What is elranatamab?

"Elranatamab was well tolerated as an adjuvant therapy in patients with high risk MM who had received two prior lines of therapy. Median PFS and OS were de facto not reached due to early termination of the study. The most common adverse events were fatigue, headache, nausea, vomiting, diarrhoea, rash, and infusion related reactions. There were no serious adverse events associated with elranatamab. Elranatamab is a novel immunomodulatory agent that shows promise for improving prognosis in high risk MM patients treated with bortezomib, lenalidomide, dexamethasone, and cyclophosphamide." - Anonymous Online Contributor

Unverified Answer

Is elranatamab safe for people?

"Elranatamab was generally well tolerated In a recent study, but there were a few transient grade 3/4 adverse events associated with infusion. These include nausea, vomiting, headache, dizziness, fatigue, and paraesthesia (pins and needles), which occurred most often during the first infusion. Longer terms safety data are awaited." - Anonymous Online Contributor

Unverified Answer

Does multiple myeloma run in families?

"The present data provide no evidence for an increased prevalence of MM in family members. We cannot exclude a possible association between MM and other hereditary disorders; however, our data do not support a hereditary etiology for MM." - Anonymous Online Contributor

Unverified Answer

What are the signs of multiple myeloma?

"A self-reported history of bone pain during a physical exam was found to be the best indicator of MM diagnosis. Other physical findings were suggestive of MM, but lacked specificity. The presence of bone lesions and/or anemia were not specific for MM. Only the presence of an elevated serum paraprotein (a protein in the blood) confirmed the diagnosis of MM." - Anonymous Online Contributor

Unverified Answer

What is the survival rate for multiple myeloma?

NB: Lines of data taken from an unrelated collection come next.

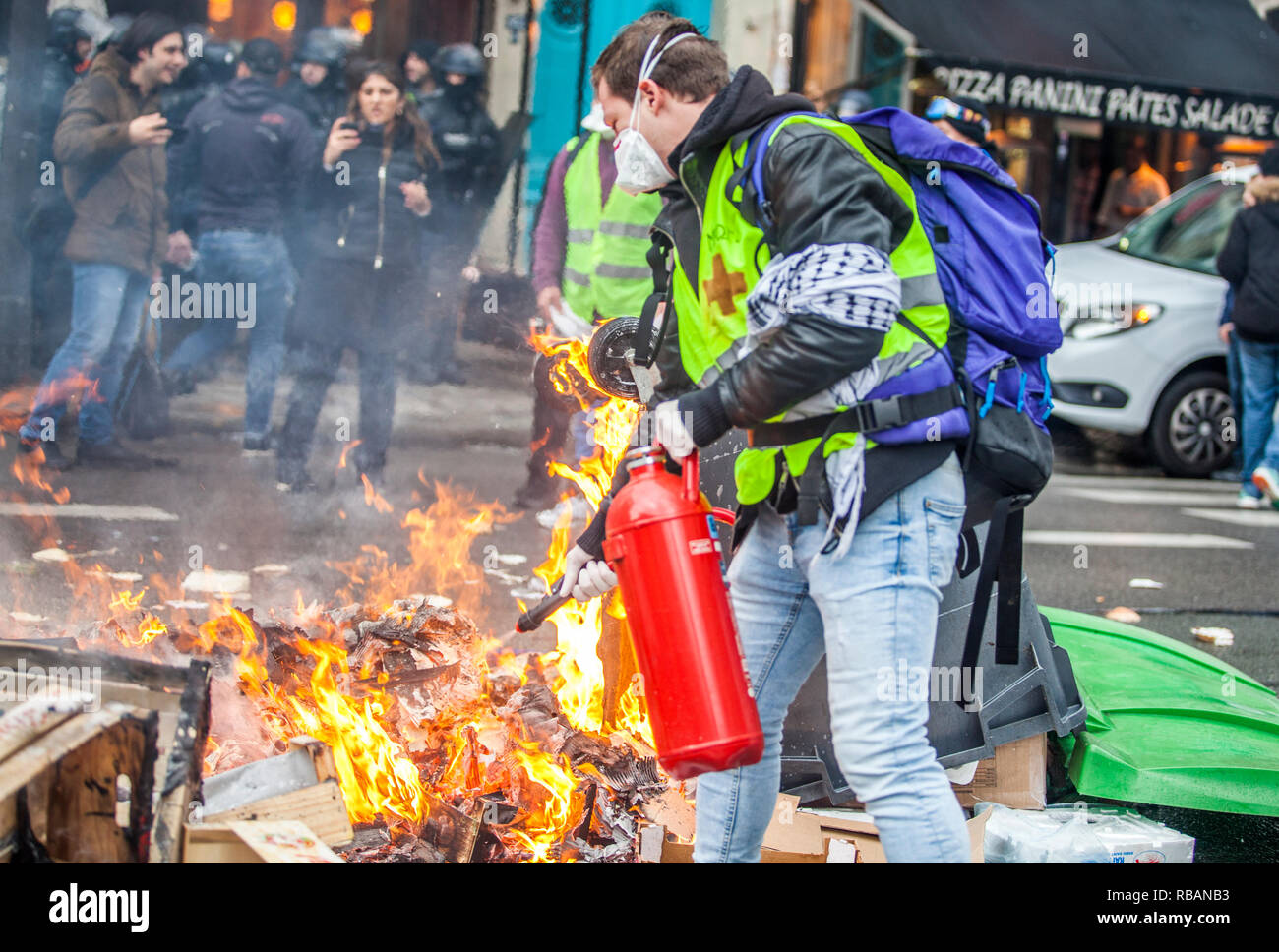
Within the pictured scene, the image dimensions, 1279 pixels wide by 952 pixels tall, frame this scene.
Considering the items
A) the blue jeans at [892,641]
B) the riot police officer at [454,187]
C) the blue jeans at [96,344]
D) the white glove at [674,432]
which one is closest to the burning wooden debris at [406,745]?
the blue jeans at [892,641]

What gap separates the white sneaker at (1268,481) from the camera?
825cm

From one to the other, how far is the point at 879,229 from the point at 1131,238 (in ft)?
29.5

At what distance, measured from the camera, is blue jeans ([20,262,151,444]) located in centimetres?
694

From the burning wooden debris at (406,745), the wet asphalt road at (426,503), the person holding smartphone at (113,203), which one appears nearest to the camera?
the burning wooden debris at (406,745)

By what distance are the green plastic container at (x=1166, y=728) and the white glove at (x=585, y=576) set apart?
1527mm

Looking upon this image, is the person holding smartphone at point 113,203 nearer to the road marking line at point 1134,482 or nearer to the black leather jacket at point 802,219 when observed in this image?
the black leather jacket at point 802,219

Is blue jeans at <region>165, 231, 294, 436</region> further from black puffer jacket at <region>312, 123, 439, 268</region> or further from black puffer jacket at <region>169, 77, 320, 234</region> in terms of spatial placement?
black puffer jacket at <region>312, 123, 439, 268</region>

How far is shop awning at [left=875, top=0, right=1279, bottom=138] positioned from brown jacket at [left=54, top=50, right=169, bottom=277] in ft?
22.0

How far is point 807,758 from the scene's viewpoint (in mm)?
3307

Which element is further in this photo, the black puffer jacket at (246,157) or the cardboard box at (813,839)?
the black puffer jacket at (246,157)

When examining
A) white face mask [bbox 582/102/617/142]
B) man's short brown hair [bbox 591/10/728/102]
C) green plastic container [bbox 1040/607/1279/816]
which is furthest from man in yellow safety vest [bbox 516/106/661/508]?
man's short brown hair [bbox 591/10/728/102]

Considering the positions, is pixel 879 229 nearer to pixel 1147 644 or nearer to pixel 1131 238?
pixel 1147 644

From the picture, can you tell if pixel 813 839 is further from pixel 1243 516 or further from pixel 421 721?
pixel 1243 516

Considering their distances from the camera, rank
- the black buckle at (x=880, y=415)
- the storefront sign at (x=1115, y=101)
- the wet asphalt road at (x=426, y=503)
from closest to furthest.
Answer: the black buckle at (x=880, y=415)
the wet asphalt road at (x=426, y=503)
the storefront sign at (x=1115, y=101)
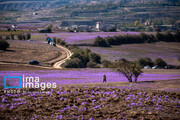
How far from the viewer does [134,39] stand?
8919cm

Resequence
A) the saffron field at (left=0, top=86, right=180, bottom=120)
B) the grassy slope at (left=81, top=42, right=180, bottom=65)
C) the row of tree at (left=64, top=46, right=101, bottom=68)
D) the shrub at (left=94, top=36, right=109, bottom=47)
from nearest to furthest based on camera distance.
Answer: the saffron field at (left=0, top=86, right=180, bottom=120), the row of tree at (left=64, top=46, right=101, bottom=68), the grassy slope at (left=81, top=42, right=180, bottom=65), the shrub at (left=94, top=36, right=109, bottom=47)

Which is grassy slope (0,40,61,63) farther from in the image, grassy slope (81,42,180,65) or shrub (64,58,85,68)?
grassy slope (81,42,180,65)

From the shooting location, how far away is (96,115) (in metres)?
11.5

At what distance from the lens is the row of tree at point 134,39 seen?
263 ft

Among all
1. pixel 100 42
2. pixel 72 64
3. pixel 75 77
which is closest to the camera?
pixel 75 77

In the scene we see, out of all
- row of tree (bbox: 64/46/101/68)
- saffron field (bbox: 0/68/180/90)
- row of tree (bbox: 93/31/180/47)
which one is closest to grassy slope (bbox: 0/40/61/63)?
row of tree (bbox: 64/46/101/68)

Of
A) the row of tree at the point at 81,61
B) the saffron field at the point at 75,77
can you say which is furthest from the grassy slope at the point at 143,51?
the saffron field at the point at 75,77

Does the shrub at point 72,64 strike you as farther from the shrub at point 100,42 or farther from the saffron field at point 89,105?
the shrub at point 100,42

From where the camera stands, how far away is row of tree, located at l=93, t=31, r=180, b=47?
80.2m

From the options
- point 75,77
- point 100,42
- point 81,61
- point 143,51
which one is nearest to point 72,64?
point 81,61

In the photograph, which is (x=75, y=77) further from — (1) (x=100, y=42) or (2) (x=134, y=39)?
(2) (x=134, y=39)

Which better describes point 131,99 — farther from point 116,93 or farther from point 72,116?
point 72,116

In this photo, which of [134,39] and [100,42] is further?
[134,39]

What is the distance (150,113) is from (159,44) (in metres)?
77.7
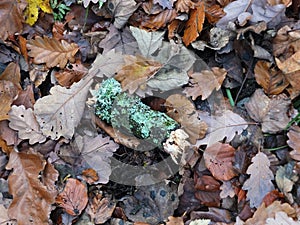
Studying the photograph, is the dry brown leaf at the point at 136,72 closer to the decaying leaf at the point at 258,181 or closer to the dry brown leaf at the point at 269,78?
the dry brown leaf at the point at 269,78

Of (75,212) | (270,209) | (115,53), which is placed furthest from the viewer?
(115,53)

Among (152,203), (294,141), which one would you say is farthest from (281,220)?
(152,203)

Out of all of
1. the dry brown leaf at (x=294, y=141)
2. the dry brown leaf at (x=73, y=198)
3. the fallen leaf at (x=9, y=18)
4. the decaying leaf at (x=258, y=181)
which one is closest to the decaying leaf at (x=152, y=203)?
the dry brown leaf at (x=73, y=198)

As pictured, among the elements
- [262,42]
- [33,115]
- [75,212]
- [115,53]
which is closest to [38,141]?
[33,115]

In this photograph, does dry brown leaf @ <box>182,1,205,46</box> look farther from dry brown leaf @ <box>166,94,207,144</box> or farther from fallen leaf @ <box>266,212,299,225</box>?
fallen leaf @ <box>266,212,299,225</box>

"In a recent study, the overall survival was not indicative of the survival rates for either myeloma or AL amyloidosis; however, myeloma had a better outcome than AL amyloidosis." - Anonymous Online Contributor

Unverified Answer

What are the chances of developing multiple myeloma?

"[The chances of developing MM are low unless you have an inherited genetic predisposition to develop the disease.] In contrast, the probability of developing other hematological cancers increases substantially [(figure 1)] if you are Caucasian. [Body figure] Ethnicity does not appear to be a risk factor for the development of non-Hodgkin’s lymphoma, acute myeloid leukemia, chronic lymphocytic leukemia, or polycythemia vera." - Anonymous Online Contributor

Unverified Answer
Please Note: These questions and answers are submitted by anonymous patients, and have not been verified by our internal team.